Foucault déplace tout de suite la question de C. Brière, préférant se demander pour commencer : « qu’y a-t-il donc d’un peu agaçant dans ce qui s’est passé en Iran pour toute une série de gens de gauche ou de droite ? » [77]. Pour l’Iran remarque Foucault, il n’y a justement pas eu de sympathie immédiate. Le mouvement iranien a provoqué un certain agacement. Par exemple, la révolte islamique a été qualifiée par certains journaux occidentaux comme « fanatique ».

Derrière cette irritation, on trouve un étonnement, voire un malaise qui surprend notre mentalité politique. Ce malaise est lié à notre entente courante du terme révolution. Pour nous, une révolution se caractérise par deux dynamiques :

une dynamique sociale : une contradiction interne à la société avec une opposition entre différentes classes ;

une dynamique politique : la présence d’une avant-garde, d’une classe, d’un parti ou d’une idéologie politique.

Ce qui agace en Iran, c’est qu’on ne retrouve aucune de ces deux dynamiques. On a un mouvement révolutionnaire qui n’exprime ni une lutte des classes, ni un parti ou une idéologie politique.

Les deux auteurs soulignent ensuite que lorsqu’on parle de révolution, on entend ce terme ordinairement comme un progrès. Or selon eux, le phénomène religieux remet en question cette idée. Il existe une ambiguïté entre la personne qui utilise le nom de Khomeyni comme un symbole, et celle qui l’utilise en tant que religieux convaincu. Il faut donc faire attention aux jeux de langage, c’est-à-dire selon ce concept de Wittgenstein, qu’il faut prêter une attention à la situation de l’énoncé.

Foucault répond en citant le livre de François Furet, Penser la révolution [78]. François Furet fait une distinction qui permet de débrouiller ce malaise dans lequel on se trouve face à une révolution atypique. Il distingue en effet deux choses :

l’ensemble des processus de transformation économique et sociale commençant avant la révolution de 1789 ;

la spécificité de l’événement révolutionnaire : c’est-à-dire ce que les gens éprouvent au fond d’eux-mêmes, ce qu’ils vivent, le théâtre révolutionnaire qu’ils fabriquent.

----------

*PROBLÈME POSÉ 1:* Réécrivez, s'il vous plaît, le passage du texte sur Foucault et la révolution iranienne qui s'ouvre sur les mots contenant « Ce qui agace » et se clôt sur « ou une idéologie politique. », en mettant « soulèvement populaire » à la place de « mouvement révolutionnaire ».
*PROBLÈME POSÉ 2:* Prolongez le texte sur Foucault et la révolution iranienne au-delà de sa dernière phrase.
Le matériel placé plus bas n'intervient en rien ici.

----------

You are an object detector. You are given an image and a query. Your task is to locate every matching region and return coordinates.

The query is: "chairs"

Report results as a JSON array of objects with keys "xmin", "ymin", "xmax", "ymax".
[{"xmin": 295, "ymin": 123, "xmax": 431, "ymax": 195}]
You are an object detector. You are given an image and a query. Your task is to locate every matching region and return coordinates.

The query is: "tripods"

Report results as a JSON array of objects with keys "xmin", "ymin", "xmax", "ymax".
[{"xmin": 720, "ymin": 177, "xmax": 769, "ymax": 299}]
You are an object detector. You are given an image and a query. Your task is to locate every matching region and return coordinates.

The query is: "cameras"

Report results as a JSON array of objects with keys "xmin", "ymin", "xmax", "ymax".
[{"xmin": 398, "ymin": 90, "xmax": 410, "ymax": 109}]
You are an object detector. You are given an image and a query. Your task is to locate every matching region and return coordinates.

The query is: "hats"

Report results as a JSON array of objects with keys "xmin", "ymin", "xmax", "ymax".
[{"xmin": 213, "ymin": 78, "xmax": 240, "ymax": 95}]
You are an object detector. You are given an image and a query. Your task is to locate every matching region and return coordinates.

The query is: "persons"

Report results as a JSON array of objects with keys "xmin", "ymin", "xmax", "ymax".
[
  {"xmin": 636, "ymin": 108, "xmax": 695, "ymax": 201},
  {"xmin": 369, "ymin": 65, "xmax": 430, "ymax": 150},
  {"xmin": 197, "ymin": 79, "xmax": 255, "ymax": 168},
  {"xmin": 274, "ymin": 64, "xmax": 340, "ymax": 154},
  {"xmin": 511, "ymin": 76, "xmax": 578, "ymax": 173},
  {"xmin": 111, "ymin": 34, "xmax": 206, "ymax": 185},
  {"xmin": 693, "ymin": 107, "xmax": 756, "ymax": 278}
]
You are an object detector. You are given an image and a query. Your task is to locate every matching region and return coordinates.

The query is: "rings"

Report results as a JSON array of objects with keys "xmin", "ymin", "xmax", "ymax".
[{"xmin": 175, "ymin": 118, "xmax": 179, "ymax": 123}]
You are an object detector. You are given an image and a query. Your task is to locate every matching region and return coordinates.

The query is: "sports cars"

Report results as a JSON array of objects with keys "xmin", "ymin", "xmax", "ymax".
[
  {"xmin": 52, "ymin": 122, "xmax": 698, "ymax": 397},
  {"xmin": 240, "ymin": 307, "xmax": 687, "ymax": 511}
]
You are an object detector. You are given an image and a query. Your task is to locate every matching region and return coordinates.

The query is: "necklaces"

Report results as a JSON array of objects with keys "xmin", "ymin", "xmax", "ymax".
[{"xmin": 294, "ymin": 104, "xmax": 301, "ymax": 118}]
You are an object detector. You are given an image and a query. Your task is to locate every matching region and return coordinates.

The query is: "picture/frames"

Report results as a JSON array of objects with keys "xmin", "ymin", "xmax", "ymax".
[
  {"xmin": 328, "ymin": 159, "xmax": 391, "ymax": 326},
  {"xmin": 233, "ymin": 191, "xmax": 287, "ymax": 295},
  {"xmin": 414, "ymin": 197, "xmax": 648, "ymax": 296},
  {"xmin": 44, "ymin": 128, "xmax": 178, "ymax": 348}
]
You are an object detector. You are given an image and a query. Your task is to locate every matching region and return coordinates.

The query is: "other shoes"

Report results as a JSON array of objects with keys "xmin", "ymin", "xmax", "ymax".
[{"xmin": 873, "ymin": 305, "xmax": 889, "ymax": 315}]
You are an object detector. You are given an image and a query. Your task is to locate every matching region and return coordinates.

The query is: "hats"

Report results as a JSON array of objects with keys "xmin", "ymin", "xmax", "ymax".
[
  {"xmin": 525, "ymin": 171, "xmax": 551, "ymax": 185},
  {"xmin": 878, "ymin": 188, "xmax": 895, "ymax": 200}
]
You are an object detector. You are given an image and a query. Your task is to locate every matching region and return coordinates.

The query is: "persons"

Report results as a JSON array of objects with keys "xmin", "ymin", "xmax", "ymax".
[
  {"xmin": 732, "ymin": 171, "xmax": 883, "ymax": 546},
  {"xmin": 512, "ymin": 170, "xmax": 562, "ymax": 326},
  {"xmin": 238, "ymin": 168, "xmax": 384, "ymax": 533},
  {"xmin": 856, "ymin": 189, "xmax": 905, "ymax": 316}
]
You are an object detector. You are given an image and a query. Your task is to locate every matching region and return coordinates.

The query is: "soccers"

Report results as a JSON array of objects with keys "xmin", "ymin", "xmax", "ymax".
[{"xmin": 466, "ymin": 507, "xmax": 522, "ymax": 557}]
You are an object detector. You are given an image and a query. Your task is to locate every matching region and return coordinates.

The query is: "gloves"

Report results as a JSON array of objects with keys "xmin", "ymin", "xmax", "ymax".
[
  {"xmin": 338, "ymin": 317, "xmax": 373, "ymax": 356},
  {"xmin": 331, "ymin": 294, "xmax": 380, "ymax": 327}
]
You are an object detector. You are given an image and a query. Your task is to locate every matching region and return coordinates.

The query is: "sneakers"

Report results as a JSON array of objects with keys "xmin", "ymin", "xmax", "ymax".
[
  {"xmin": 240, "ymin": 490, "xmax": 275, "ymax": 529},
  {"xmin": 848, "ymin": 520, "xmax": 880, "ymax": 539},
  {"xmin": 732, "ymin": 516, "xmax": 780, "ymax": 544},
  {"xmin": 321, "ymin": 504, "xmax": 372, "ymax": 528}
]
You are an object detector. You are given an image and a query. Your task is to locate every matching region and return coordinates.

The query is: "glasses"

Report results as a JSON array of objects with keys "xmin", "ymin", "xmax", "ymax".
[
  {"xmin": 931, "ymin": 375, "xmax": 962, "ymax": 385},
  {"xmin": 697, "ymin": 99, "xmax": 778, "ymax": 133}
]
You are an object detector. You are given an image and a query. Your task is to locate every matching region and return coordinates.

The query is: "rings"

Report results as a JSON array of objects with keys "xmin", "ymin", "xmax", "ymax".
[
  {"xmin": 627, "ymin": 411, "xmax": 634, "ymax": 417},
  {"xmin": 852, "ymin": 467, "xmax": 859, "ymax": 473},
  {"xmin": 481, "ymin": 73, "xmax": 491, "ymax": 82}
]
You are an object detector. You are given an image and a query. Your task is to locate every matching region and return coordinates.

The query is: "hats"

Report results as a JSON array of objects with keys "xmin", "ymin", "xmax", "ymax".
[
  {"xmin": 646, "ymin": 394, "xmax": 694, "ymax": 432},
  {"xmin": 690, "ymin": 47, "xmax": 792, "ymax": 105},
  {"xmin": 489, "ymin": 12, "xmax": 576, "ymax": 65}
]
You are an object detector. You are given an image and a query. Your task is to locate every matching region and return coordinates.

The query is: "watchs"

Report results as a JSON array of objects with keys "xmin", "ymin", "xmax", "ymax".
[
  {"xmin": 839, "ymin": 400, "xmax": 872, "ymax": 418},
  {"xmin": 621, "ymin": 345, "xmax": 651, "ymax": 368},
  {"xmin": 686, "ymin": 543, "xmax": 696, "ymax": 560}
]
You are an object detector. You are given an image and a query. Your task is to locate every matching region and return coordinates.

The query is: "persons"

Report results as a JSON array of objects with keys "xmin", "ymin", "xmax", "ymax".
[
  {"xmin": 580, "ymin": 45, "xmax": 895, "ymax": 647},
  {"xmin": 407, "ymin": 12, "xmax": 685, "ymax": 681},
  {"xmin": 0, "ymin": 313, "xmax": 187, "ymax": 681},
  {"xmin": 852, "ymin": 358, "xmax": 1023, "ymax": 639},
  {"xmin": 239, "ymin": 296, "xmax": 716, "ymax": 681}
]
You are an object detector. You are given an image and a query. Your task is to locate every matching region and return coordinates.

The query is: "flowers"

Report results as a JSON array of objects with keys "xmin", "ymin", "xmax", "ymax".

----------

*RÉSULTAT OBTENU 1:*
Ce qui agace en Iran, c’est qu’on ne retrouve aucune de ces deux dynamiques. On a un soulèvement populaire qui n’exprime ni une lutte des classes, ni un parti ou une idéologie politique.

*RÉSULTAT OBTENU 2:*
Pour l’Iran, c’est cette distinction que Foucault a appliquée. On a une société iranienne avec ses contradictions qu’il s’agit de prendre en compte. Mais l’événement révolutionnaire en tant qu’expérience intérieure et communautaire tout en s’articulant sur la lutte des classes, ne la manifeste pas de façon transparente. La position historique de la religion vis-à-vis de la politique en Iran n’a pas le rôle d’une idéologie qui sert à masquer les contradictions afin d’assurer une union sacrée entre des intérêts divergents. Le rôle de l’islam est d’être « le vocabulaire, le cérémonial, le drame temporel à l’intérieur duquel on pouvait loger le drame historique d’un peuple qui met son existence en balance avec celle de son souverain » [79].

Pierre Blanchet dit avoir été frappé par le fait que cette révolution correspondait au soulèvement de toute une population. Foucault renchérit en disant que cet événement révolutionnaire a fait apparaître quelque chose de rare dans une histoire : une volonté absolument collective. Foucault pensait qu’il ne s’agissait que d’un concept philosophique, que la volonté collective n’existait pas. Or il en a fait l’expérience en Iran : il a expérimenté la volonté collective d’un peuple. Cette volonté, Khomeyni par son sens politique, a su lui donner une cible : le départ du Chah. Il ne s’agit pas simplement d’un regain de nationalisme, même si le sentiment national très fort des Iraniens est une composante du refus radical qui s’exprimait. Une composante plus essentielle est le refus par un peuple de tout ce qui avait constitué jusque là son destin politique.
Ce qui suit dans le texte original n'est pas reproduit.